Hello Darkness My Old Friend

Typical drama queen... it's not that bad, but that phrase is in my head due to a beautiful arrangement of that old Paul Simon song by my friend Jack, the interim director of our community choir...

I am feeling a little dark. Last week I was very excited about my new work schedule in the studio. I'm not a morning person but I realized I would get more work done if I came in in the morning. Besides, our adolescent puppy gets me around 7 anyway, so why not? I pull myself together, and after a couple of cups of coffee me and Bela (the dog) are off to the decrepit 60's dentist's office that is my studio. Last week I was high on how much more time I was getting in here. This week, the feeling has retreated to "same old, same old".

And I'm on the downhill slope from a high. We had our big choir concert on Saturday, and the group show at a local gallery closed yesterday and the participants had a nice dinner at one of my favorite higher end restaurants. So of course today I'm bummed. And it's 1130 and I wish I was eating lunch. There is a piece of two day old anchovy pizza trilling its siren song from my fridge, a 20 minute walk away. Again, typical! I knew the slump was coming, but it doesn't make it hurt much less. What I can do it remind myself (one minute at a time) that it will pass.

And I had the most incredible rush of grudges and resentments as I was setting out my paints. I'm guessing they tend to flood into the "now what" vacuum in my brain. So, in the face of hating the entire world, I had to dredge up my gratitudes, for the second time today. They came a lot slower than they had when I said my 12-step prayers a few hours before.
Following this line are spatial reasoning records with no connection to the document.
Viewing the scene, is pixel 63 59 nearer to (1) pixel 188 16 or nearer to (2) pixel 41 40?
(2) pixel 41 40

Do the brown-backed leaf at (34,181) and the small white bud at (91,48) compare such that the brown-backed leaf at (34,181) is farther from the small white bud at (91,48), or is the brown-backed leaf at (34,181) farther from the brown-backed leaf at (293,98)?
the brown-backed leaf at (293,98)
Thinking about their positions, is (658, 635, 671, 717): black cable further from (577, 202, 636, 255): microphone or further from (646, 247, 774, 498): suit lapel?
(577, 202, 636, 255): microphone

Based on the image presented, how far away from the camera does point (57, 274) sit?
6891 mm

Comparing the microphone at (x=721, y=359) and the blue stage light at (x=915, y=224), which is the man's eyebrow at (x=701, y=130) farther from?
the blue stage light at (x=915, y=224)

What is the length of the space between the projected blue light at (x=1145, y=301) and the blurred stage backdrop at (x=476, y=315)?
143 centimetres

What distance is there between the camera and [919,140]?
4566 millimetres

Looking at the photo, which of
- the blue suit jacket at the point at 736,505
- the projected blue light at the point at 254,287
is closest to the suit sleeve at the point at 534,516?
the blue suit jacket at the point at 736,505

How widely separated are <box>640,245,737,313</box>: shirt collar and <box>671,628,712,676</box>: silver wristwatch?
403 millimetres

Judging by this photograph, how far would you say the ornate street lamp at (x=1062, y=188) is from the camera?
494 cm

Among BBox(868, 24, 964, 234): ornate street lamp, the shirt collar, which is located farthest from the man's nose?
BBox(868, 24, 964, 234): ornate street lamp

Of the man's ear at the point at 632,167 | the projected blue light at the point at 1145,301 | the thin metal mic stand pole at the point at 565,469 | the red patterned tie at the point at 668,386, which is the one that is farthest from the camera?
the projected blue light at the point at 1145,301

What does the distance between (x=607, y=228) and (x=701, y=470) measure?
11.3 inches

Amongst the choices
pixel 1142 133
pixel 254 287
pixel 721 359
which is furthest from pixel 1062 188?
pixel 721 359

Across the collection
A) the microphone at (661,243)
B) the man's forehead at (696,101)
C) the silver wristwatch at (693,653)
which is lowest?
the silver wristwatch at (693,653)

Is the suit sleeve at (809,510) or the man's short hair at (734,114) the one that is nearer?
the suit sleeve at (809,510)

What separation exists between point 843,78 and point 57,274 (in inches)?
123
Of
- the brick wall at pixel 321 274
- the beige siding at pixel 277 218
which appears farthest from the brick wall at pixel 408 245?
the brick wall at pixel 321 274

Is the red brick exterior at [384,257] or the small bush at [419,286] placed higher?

A ray of hope has come as I see that my recent goals have been realized and I may be on the verge of achieving one that I had only hesitantly dared hope for. So I need some fresh ones. That is cool.

Sometimes walking the walk takes you through rough terrain. But for me it all comes back to the food. If I can't put the food down, I'm crippled. I was an artist with a block that had even come back to haunt me last year, and I had to really work my recovery to not binge after a really bad episode a year and a month ago. And the recommittment got me back into the studio, better than ever before. And that was one thing that I didn't figure on, one of the gifts that I couldn't predict, but it figures that the unmanagability of my life extends way beyond the food.

Ok, back to work. Cheers. Just watch out if you see me and the dog trotting toward you about 1 pm --- I've got a date with them anchovies!